Credentials are used to authenticate persons and equipment in electronic systems. For example, a credential could be formed by encrypting a payload to form a cryptogram. Presentment of the cryptogram allows the receiving entity to decrypt and check the payload in the cryptogram against the known payload. If the received payload matches the known payload, the credential is authentic, and presumably, so is the person or equipment at the point of presentment. A copy of the cryptogram or payload and key allows others to impersonate the true owner of the credential.
A credential can be protected using signatures or other cryptographic techniques. A credential can be successively signed or encrypted by multiple parties to authenticate a chain of those parties. Verification of the encryption or signatures allows confirming an audit trail for the payload through the chain.
Hardware and/or software is often used at the point of presentment to provide a stored credential or generate a credential. Those skilled in the art trust hardware more than software when dealing with credentials. There are robust techniques to protect against hardware tampering, but software is generally seen as being more vulnerable to hackers. Hardware is problematic also because of the expense in deployment in large systems. For example, providing authentication hardware to all users of Internet as the point of presentment is problematic.
Credit cards are often used to purchase items over the Internet. The user enters information printed on the card into a computer terminal.
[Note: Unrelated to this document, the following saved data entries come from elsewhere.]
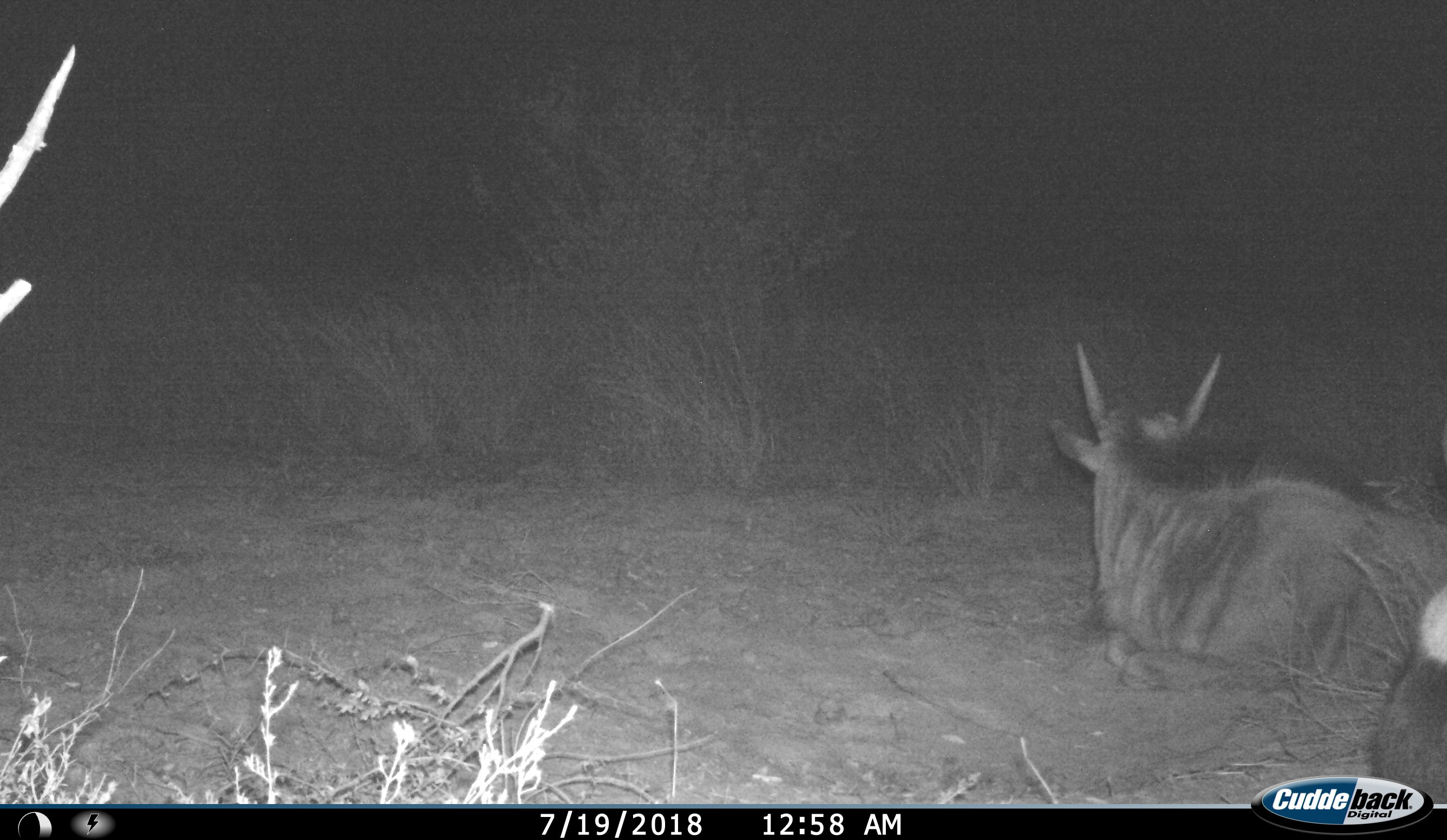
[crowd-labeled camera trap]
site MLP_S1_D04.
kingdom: Animalia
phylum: Chordata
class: Mammalia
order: Artiodactyla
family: Bovidae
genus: Connochaetes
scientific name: Connochaetes taurinus taurinus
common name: blue wildebeest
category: wildebeestblue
Wildebeestblue (blue wildebeest) (Connochaetes taurinus taurinus), count 2. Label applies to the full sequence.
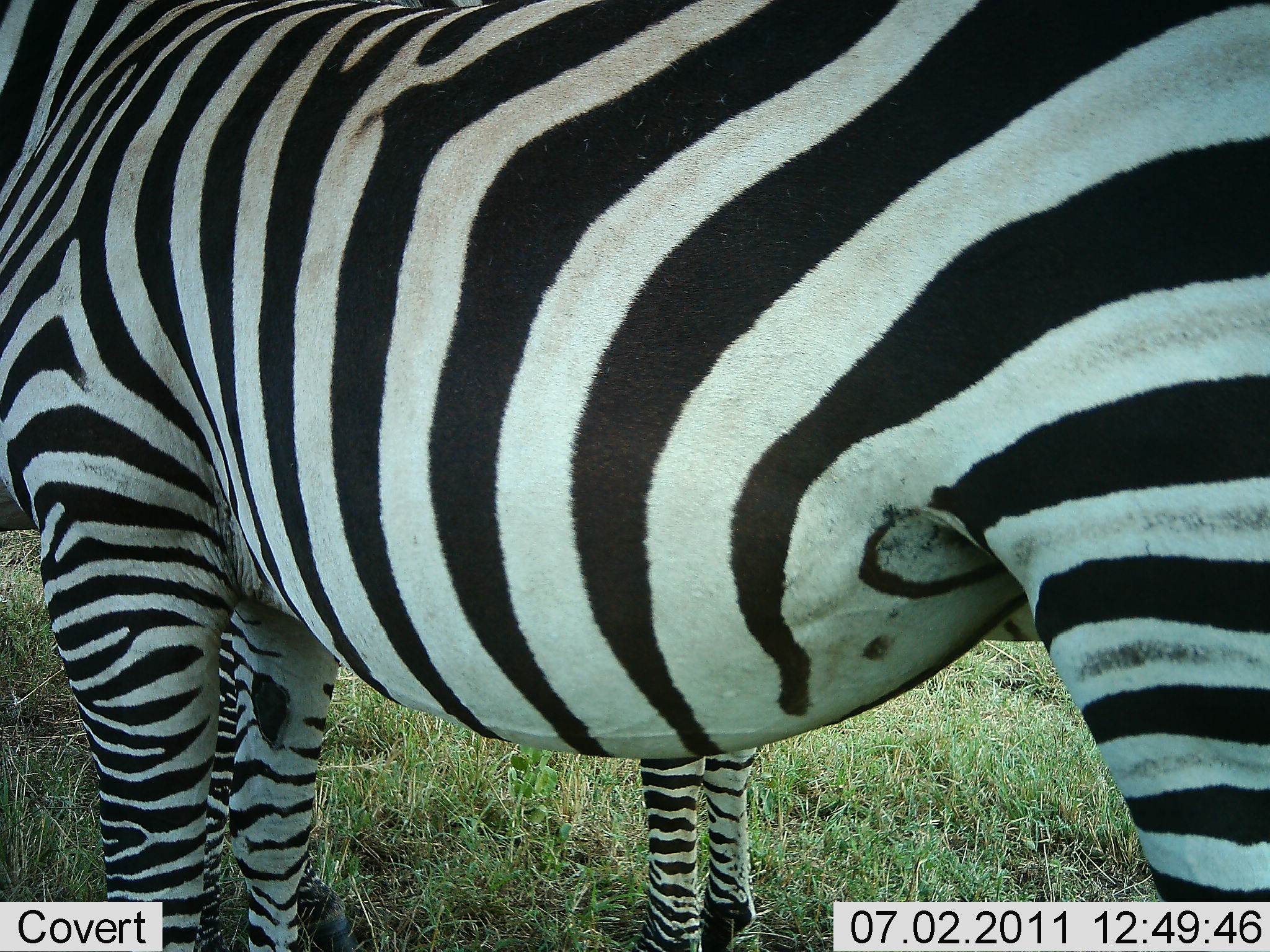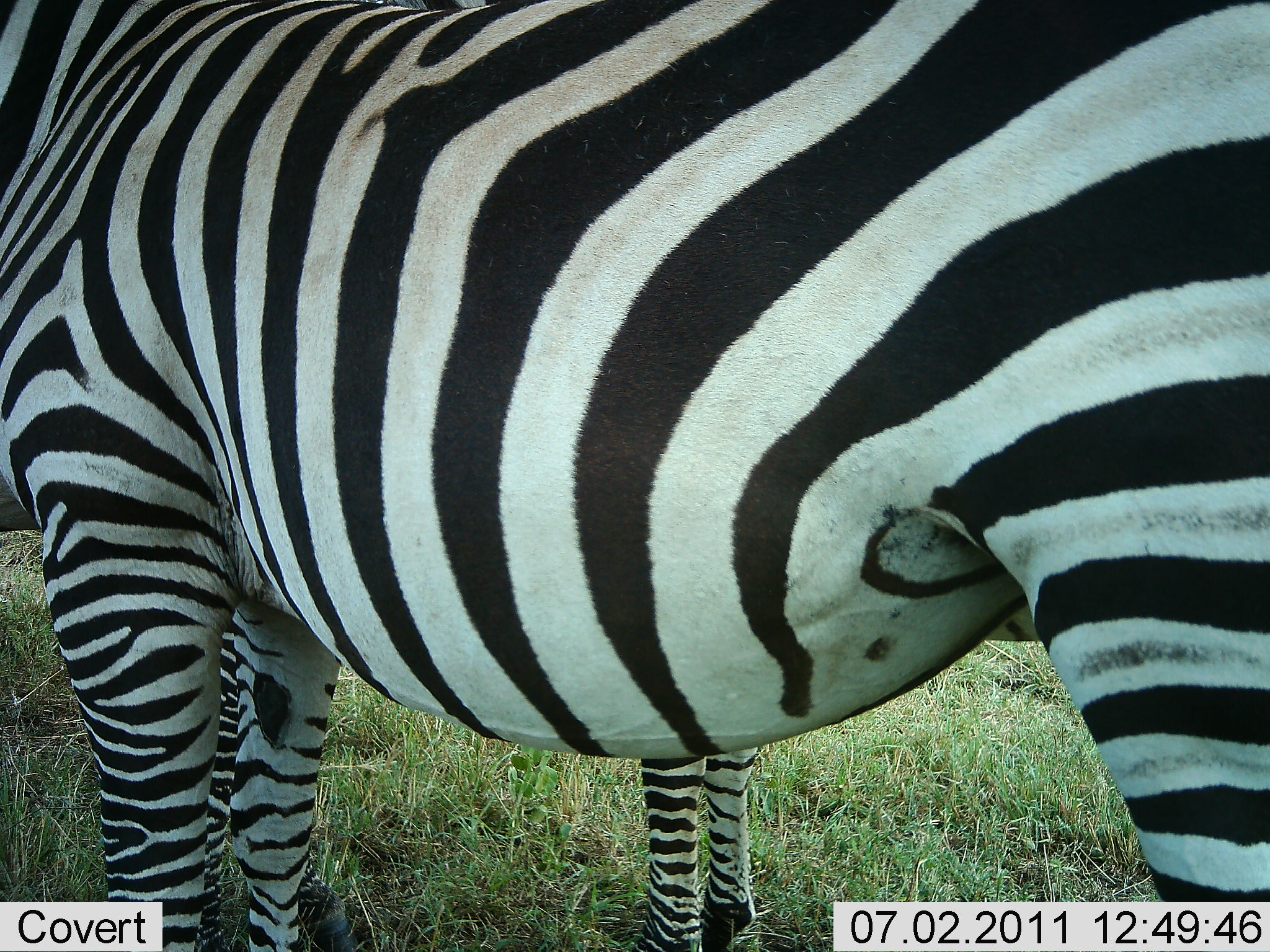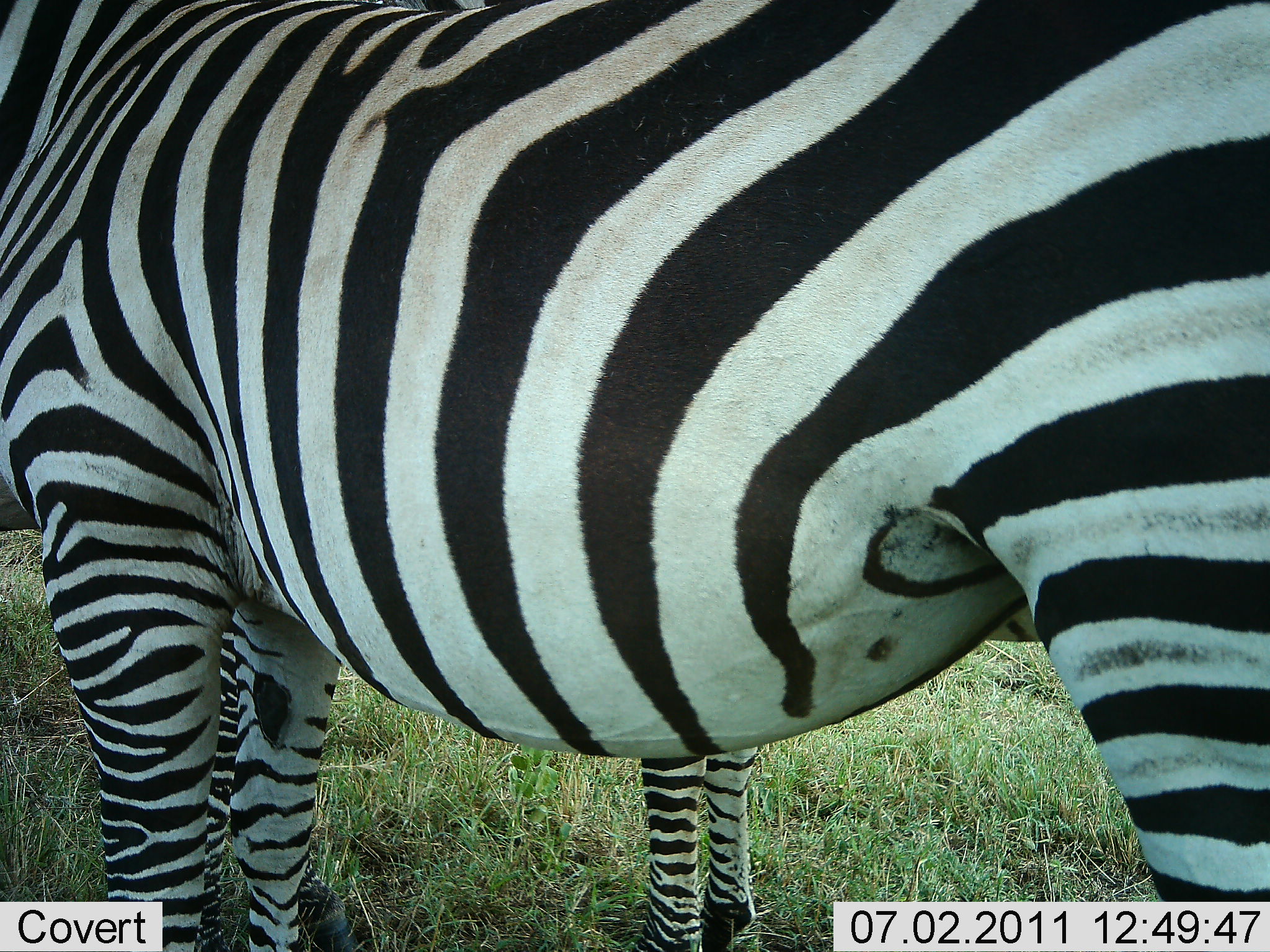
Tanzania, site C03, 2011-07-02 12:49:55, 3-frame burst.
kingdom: Animalia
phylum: Chordata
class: Mammalia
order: Perissodactyla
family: Equidae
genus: Equus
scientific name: Equus quagga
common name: plains zebra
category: zebra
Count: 2.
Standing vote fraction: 100%.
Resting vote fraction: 0%.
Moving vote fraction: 0%.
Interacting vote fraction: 0%.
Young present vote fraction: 24%.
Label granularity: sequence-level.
This is passed to the merchant with a secure channel in many cases. The merchant checks the provided information and charges the account. Possession of the card information by hackers is a ubiquitous source of fraud, because authentication is often presumed for anyone who possesses the card information.
In the appended figures, similar components and/or features may have the same reference label. Further, various components of the same type may be distinguished by following the reference label by a dash and a second label that distinguishes among the similar components. If only the first reference label is used in the specification, the description is applicable to any one of the similar components having the same first reference label irrespective of the second reference label.